Profiler says global memory loads are not coalesced

I am using Compute Visual Profiler on Windows for my Fermi card, and when I run my program, the profiler tells me under Hints that "Memory access pattern is not coalesced. " and "Access pattern of global memory load is not coalesced resulting in multiple transactions. In perfectly coalesced access 1 gld instruction for 32, 64,128 bit word size should cause 1,2 and 4 L1 cache line(128 byte) accesses respectively. "

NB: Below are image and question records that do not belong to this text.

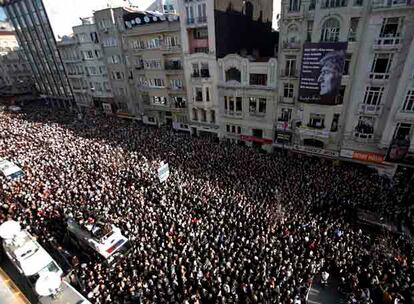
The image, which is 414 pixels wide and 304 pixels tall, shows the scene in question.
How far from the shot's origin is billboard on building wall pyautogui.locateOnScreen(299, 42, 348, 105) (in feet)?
69.9

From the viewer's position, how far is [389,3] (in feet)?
60.7

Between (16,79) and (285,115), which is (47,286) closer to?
(285,115)

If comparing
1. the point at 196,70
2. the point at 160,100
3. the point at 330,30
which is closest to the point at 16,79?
the point at 160,100

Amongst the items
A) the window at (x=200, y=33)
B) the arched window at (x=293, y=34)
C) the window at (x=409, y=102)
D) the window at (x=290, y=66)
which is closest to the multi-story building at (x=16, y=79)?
the window at (x=200, y=33)

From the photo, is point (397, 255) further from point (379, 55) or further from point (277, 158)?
point (379, 55)

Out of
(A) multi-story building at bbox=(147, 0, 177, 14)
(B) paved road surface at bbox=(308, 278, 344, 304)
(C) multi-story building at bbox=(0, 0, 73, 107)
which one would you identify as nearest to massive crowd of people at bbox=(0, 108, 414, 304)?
(B) paved road surface at bbox=(308, 278, 344, 304)

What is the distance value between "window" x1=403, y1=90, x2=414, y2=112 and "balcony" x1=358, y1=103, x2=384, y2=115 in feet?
5.69

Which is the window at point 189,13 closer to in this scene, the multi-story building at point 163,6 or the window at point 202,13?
the window at point 202,13

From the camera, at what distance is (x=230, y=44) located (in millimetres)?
30453

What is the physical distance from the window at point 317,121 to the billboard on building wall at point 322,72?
Result: 189cm

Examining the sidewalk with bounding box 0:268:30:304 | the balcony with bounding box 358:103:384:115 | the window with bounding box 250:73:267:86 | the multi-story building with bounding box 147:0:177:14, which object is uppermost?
the multi-story building with bounding box 147:0:177:14

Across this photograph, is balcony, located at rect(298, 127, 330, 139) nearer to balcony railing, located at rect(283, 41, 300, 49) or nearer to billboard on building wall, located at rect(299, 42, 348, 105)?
billboard on building wall, located at rect(299, 42, 348, 105)

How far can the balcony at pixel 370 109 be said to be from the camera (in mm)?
21702

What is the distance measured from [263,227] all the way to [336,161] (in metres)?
14.1
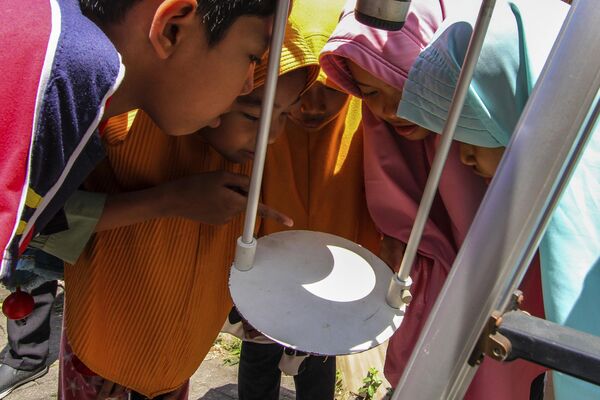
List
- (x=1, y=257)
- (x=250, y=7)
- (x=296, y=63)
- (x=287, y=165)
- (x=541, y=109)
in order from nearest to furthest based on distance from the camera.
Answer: (x=541, y=109), (x=1, y=257), (x=250, y=7), (x=296, y=63), (x=287, y=165)

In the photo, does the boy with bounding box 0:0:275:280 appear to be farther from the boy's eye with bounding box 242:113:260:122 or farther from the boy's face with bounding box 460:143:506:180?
the boy's face with bounding box 460:143:506:180

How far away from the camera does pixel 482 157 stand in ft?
3.07


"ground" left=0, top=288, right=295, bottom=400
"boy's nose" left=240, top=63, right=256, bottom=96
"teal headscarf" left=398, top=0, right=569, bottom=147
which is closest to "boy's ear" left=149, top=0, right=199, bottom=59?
"boy's nose" left=240, top=63, right=256, bottom=96

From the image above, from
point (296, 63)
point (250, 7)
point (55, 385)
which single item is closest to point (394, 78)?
point (296, 63)

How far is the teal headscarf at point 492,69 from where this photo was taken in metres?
0.77

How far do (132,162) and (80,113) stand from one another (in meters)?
0.40

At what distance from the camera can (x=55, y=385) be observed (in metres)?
1.91

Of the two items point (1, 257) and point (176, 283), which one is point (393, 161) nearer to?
point (176, 283)

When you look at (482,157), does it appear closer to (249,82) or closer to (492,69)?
(492,69)

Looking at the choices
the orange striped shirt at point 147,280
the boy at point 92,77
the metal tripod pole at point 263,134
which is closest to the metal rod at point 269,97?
the metal tripod pole at point 263,134

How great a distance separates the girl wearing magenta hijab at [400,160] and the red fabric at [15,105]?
0.55 meters

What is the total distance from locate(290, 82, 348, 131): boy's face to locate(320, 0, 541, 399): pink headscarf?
89mm

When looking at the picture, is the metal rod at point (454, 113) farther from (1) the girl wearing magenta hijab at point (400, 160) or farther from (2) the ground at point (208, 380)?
(2) the ground at point (208, 380)

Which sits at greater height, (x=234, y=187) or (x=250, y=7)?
(x=250, y=7)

I have no clue why. My block size is 64 threads, and I have a load from global memory into shared memory in each iteration of my for loop with no other global memory accesses. Here is a code snippet:

#define LENGTH 65

// avoid shared memory bank conflict

__shared__ double Sd_buffer0[4*LENGTH];

__shared__ double Sc_buffer0[32];

__shared__ double Sd_buffer1[4*LENGTH];

__shared__ double Sc_buffer1[32];

for (int n = 0; n < 80; n += 2)

{	

	double temp0 = Sd[32*blockIdx.y + 32*blockIdx.x + n*8000 + threadIdx.x];

	double temp1 = Sd[32*blockIdx.y + 32*blockIdx.x + (n+1)*8000 + threadIdx.x];

	Sd_buffer0[threadIdx.x] = temp0;

	Sd_buffer1[threadIdx.x] = temp1;

	Sd_buffer0[threadIdx.x + LENGTH] = temp0;

	Sd_buffer1[threadIdx.x + LENGTH] = temp1;	

	Sd_buffer0[threadIdx.x + 2*LENGTH] = temp0;

	Sd_buffer1[threadIdx.x + 2*LENGTH] = temp1;

	Sd_buffer0[threadIdx.x + 3*LENGTH] = temp0;

	Sd_buffer1[threadIdx.x + 3*LENGTH] = temp1;

	

	if (threadIdx.x < 32)

	{

		Sc_buffer0[threadIdx.x]= Sc[32*blockIdx.y + n*8000 + threadIdx.x];

		Sc_buffer1[threadIdx.x]= Sc[32*blockIdx.y + (n+1)*8000 + threadIdx.x];

	}

	

	__syncthreads();

	

	// process using shared memory

	

	// write to global memory in a coalesced fashion

	gamma1b[index + (threadIdx.x % 32)] = register1;

	...

}

So my question is is there any reason that my memory accesses are not being coalesced? Has anyone else experienced this? Thank you in advance for your help.